Your answer must be an exact copy of the listing that follows, with all pictures omitted.

- SOURCE MATERIAL
____________________

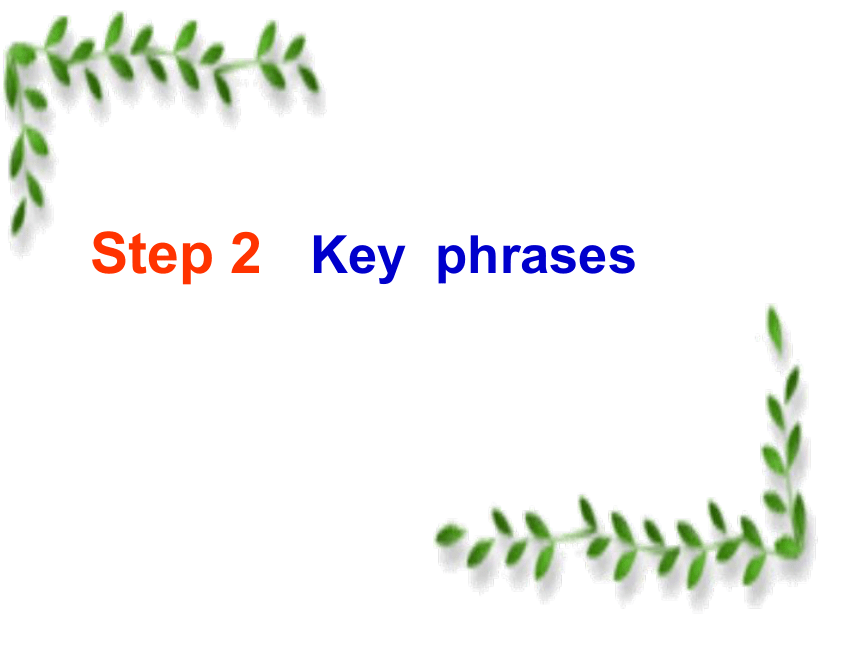 Step 2 Key phrases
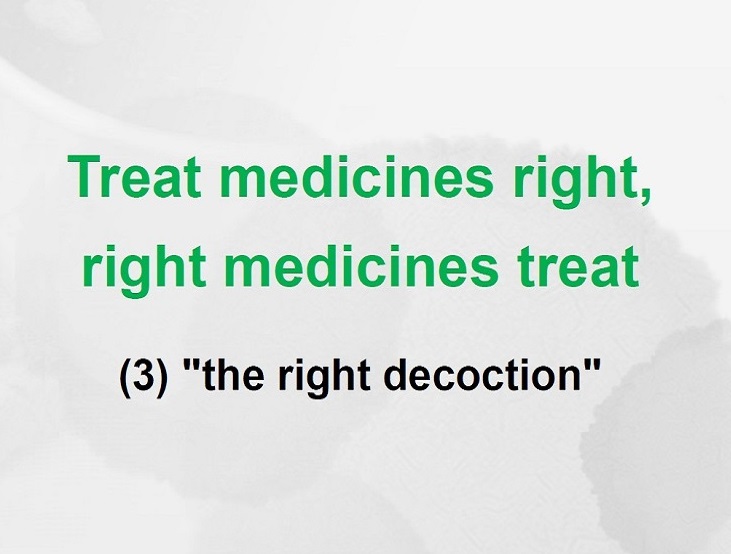 Treat medicines right, right medicines treat

(3) "the right decoction"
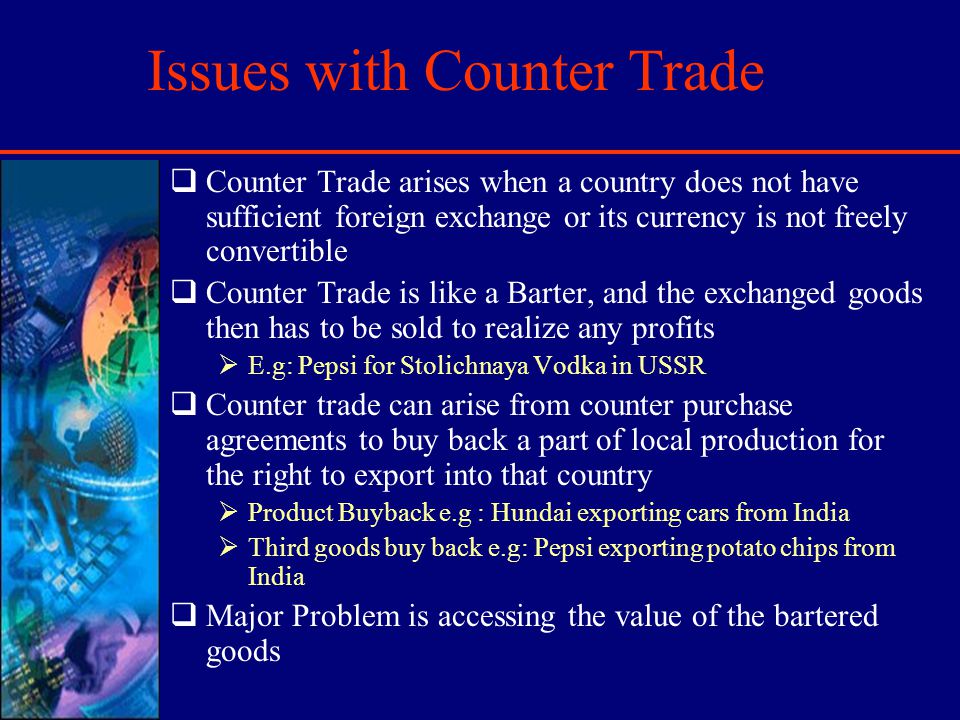 Issues with Counter Trade

❑ Counter Trade arises when a country does not have sufficient foreign exchange or its currency is not freely convertible

❑ Counter Trade is like a Barter, and the exchanged goods then has to be sold to realize any profits

➢ E.g: Pepsi for Stolichnaya Vodka in USSR

❑ Counter trade can arise from counter purchase agreements to buy back a part of local production for the right to export into that country

➢ Product Buyback e.g : Hundai exporting cars from India

➢ Third goods buy back e.g: Pepsi exporting potato chips from India

❑ Major Problem is accessing the value of the bartered goods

____________________

- ANSWER FOR THE TASK
 Step 2 Key phrases
 Treat medicines right, right medicines treat

(3) "the right decoction"
 Issues with Counter Trade

❑ Counter Trade arises when a country does not have sufficient foreign exchange or its currency is not freely convertible

❑ Counter Trade is like a Barter, and the exchanged goods then has to be sold to realize any profits

➢ E.g: Pepsi for Stolichnaya Vodka in USSR

❑ Counter trade can arise from counter purchase agreements to buy back a part of local production for the right to export into that country

➢ Product Buyback e.g : Hundai exporting cars from India

➢ Third goods buy back e.g: Pepsi exporting potato chips from India

❑ Major Problem is accessing the value of the bartered goods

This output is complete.